Un actor que llega a Nueva York a comerse el mundo y una bailarina de musicales semirretirada, con una hija y varios fracasos sentimentales a cuestas, se ven obligados a regañadientes a compartir apartamento. Es una premisa argumental clásica de la comedia romántica: dos personas que se detestan terminan por enamorarse. El interés de tan previsible historia dependerá del ingenio del guion, la habilidad del director y el estado de gracia de sus intérpretes. En este triángulo de la excelencia, todos los vértices alcanzaron niveles superlativos en La chica del adiós. Ya en su momento fue un éxito –primera comedia que superó los cien millones de dólares de recaudación– y el tiempo no ha hecho más que sentarle estupendamente.

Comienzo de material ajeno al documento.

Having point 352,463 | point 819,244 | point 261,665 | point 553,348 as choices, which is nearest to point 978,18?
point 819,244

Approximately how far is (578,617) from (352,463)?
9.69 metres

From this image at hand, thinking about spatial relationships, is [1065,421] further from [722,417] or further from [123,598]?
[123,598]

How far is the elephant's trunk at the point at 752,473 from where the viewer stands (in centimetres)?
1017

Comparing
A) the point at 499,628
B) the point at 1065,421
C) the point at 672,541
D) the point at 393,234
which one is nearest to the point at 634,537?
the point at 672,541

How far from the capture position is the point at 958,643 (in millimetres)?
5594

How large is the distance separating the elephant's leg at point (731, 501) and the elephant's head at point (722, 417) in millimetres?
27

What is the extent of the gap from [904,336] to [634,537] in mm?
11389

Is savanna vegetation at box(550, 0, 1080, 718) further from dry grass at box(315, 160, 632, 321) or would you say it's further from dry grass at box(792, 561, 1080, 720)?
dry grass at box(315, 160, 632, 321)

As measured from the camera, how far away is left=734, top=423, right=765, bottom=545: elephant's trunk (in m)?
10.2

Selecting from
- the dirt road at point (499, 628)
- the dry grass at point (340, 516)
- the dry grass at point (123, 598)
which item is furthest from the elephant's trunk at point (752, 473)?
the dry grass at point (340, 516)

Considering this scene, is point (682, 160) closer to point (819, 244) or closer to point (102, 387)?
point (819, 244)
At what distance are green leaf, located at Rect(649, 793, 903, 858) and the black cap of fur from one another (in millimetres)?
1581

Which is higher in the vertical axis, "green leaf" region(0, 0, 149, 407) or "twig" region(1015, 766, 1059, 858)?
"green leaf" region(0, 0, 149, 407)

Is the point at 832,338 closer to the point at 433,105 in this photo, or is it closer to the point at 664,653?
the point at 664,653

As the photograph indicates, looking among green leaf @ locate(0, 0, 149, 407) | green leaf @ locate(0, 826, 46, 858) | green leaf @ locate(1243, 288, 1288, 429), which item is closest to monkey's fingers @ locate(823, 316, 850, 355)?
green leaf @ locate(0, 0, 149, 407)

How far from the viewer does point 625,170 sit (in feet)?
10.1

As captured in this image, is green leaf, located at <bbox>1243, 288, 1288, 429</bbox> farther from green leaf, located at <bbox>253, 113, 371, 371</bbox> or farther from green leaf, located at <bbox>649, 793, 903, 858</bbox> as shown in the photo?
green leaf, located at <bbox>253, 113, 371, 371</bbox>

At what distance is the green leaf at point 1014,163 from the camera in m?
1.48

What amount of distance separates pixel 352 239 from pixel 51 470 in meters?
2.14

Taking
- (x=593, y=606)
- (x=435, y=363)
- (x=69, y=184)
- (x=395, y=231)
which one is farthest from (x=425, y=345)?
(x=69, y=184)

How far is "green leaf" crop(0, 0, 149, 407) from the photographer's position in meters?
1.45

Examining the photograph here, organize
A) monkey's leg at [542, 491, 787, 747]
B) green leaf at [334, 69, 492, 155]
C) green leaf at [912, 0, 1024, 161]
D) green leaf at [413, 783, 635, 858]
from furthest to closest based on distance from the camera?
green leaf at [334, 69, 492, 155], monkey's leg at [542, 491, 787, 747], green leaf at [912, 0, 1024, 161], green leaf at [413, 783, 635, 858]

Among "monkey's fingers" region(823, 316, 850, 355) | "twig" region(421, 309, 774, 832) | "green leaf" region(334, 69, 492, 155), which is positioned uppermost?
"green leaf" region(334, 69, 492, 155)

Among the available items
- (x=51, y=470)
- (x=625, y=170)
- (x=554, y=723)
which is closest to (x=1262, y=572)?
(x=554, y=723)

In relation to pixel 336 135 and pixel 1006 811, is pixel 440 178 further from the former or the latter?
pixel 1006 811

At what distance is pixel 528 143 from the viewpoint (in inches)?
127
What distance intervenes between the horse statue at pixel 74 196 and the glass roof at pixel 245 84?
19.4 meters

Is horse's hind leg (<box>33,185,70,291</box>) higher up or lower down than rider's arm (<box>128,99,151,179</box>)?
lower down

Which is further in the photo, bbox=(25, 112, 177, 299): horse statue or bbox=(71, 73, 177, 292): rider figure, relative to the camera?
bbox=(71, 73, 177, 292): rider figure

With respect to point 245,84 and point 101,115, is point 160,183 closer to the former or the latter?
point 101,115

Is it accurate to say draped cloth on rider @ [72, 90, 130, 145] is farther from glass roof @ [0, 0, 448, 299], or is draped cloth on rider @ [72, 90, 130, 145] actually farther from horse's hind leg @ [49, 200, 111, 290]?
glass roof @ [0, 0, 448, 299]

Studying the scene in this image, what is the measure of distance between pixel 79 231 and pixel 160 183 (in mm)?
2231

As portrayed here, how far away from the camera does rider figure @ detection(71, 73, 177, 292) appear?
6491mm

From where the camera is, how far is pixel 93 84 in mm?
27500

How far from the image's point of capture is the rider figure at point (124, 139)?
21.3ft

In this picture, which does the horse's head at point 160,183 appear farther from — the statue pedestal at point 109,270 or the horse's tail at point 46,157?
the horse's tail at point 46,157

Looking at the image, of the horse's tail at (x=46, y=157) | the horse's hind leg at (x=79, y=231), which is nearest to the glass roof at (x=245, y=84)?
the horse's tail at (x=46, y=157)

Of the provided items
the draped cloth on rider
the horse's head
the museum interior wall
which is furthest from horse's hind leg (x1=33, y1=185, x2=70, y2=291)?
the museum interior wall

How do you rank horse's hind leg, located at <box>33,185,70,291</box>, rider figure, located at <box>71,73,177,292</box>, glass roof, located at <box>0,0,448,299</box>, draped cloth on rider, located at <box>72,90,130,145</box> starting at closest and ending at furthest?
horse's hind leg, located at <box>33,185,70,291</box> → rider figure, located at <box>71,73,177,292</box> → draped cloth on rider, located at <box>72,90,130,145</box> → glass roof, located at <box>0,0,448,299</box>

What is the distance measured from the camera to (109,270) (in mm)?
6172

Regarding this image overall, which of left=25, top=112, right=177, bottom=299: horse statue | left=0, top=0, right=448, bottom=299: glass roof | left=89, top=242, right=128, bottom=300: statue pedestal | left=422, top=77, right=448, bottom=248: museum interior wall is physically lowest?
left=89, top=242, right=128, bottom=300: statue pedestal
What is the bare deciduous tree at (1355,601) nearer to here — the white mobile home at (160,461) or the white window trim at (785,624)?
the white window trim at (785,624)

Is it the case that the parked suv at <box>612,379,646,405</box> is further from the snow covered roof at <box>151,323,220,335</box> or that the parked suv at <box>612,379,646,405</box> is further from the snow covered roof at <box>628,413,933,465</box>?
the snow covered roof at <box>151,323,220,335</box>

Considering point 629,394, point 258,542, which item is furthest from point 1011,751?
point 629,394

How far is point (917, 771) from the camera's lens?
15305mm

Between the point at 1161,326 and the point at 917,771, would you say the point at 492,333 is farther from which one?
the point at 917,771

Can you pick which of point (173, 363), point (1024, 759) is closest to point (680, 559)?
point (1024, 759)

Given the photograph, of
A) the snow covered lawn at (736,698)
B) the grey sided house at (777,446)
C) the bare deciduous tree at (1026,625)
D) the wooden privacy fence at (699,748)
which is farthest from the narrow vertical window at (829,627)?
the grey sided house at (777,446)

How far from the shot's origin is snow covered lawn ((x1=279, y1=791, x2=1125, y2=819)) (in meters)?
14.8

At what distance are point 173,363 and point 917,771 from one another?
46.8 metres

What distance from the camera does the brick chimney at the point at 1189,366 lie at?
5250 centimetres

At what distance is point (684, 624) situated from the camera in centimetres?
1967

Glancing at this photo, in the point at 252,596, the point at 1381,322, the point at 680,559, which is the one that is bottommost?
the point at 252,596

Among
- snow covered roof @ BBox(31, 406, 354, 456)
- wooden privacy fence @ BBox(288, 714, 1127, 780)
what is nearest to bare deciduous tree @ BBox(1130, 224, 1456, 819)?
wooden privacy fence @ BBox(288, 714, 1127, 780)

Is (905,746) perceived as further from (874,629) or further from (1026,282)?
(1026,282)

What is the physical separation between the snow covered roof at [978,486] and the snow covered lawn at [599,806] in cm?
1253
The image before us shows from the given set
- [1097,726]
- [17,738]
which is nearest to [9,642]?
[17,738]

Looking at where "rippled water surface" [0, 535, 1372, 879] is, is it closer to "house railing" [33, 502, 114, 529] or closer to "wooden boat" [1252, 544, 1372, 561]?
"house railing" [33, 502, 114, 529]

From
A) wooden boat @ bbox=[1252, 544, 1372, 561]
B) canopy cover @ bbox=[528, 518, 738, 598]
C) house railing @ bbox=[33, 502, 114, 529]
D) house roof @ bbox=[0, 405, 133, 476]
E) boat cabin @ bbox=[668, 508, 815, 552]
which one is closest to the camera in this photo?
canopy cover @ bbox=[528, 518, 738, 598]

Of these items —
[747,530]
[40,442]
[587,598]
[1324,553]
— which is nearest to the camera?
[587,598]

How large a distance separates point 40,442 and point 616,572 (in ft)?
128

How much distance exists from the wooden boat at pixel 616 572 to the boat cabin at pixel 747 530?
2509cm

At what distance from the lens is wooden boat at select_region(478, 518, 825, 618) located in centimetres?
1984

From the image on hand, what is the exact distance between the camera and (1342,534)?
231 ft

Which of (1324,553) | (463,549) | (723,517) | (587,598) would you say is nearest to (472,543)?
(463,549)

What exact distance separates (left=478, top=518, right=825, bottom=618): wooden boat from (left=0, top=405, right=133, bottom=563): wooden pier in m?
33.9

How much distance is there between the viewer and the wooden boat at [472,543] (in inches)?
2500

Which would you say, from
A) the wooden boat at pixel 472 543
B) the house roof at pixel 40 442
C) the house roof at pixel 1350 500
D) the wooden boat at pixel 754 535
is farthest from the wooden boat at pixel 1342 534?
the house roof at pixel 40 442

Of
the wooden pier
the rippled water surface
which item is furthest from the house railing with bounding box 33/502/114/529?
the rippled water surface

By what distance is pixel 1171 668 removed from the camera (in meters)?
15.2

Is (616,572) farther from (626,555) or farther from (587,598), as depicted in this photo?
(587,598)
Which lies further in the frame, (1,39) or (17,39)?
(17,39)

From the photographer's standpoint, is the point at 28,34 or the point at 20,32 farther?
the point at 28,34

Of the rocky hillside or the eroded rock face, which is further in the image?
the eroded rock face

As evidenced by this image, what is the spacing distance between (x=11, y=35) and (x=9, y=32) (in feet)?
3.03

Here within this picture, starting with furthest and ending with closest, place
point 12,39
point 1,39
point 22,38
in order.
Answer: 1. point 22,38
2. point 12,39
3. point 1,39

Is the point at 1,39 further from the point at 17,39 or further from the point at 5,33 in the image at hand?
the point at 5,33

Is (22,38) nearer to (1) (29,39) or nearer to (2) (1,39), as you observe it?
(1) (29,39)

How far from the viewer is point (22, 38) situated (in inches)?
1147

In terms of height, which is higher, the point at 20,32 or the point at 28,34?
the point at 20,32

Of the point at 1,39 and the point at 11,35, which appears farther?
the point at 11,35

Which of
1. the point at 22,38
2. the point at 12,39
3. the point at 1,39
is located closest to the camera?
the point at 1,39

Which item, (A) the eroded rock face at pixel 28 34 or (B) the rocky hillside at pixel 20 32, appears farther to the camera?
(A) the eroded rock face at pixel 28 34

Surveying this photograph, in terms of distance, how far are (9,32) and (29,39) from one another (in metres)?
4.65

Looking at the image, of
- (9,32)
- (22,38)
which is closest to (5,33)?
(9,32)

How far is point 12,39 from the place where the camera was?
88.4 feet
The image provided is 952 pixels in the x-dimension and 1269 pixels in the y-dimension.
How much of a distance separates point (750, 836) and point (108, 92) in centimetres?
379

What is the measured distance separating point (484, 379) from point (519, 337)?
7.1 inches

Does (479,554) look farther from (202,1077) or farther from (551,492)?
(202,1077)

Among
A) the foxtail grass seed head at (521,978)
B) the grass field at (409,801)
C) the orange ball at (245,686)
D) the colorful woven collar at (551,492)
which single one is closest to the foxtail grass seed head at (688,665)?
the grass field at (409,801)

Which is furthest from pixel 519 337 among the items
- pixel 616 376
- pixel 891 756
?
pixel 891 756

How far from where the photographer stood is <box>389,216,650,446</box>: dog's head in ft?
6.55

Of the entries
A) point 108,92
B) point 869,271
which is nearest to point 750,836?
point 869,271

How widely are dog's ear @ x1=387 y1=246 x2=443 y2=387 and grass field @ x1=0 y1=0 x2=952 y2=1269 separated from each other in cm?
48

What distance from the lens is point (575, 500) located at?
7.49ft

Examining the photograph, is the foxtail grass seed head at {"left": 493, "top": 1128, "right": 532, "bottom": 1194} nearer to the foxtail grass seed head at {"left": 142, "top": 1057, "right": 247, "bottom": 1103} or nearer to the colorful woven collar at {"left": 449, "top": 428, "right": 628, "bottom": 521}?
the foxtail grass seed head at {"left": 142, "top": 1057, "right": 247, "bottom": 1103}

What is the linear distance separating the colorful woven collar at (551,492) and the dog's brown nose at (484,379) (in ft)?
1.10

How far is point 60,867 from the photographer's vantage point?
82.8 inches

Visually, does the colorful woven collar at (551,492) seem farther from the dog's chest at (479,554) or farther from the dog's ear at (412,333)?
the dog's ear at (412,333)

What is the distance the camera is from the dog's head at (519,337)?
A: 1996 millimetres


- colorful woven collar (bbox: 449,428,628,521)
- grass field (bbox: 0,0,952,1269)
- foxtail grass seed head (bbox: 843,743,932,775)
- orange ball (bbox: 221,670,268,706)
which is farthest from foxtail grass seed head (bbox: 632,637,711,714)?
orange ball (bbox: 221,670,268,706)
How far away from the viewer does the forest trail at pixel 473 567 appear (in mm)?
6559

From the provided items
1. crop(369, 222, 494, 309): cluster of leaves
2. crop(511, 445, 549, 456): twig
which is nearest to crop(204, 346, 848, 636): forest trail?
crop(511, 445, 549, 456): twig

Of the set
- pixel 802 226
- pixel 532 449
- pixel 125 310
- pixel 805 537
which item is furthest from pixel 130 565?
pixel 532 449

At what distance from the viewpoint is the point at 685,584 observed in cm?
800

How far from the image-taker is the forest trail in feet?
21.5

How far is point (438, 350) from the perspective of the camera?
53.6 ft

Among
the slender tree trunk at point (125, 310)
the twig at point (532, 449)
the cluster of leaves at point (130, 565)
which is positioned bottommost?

El vértice que lo sustenta todo es el libreto de Neil Simon. Pocos autores transitaron con tanta facilidad del teatro al cine y viceversa. De hecho, él mismo solía encargarse de las adaptaciones –de las tablas a la pantalla pero también a la inversa: reconvirtió muchos guiones en obras de teatro. Para La chica del adiós acomodó los clichés del género a la recién estrenada libertad cinematográfica de los setenta –algunas situaciones, diálogos y gags serían imposibles tan solo una década antes– y entregó una historia irresistiblemente divertida y arrebatadoramente romántica.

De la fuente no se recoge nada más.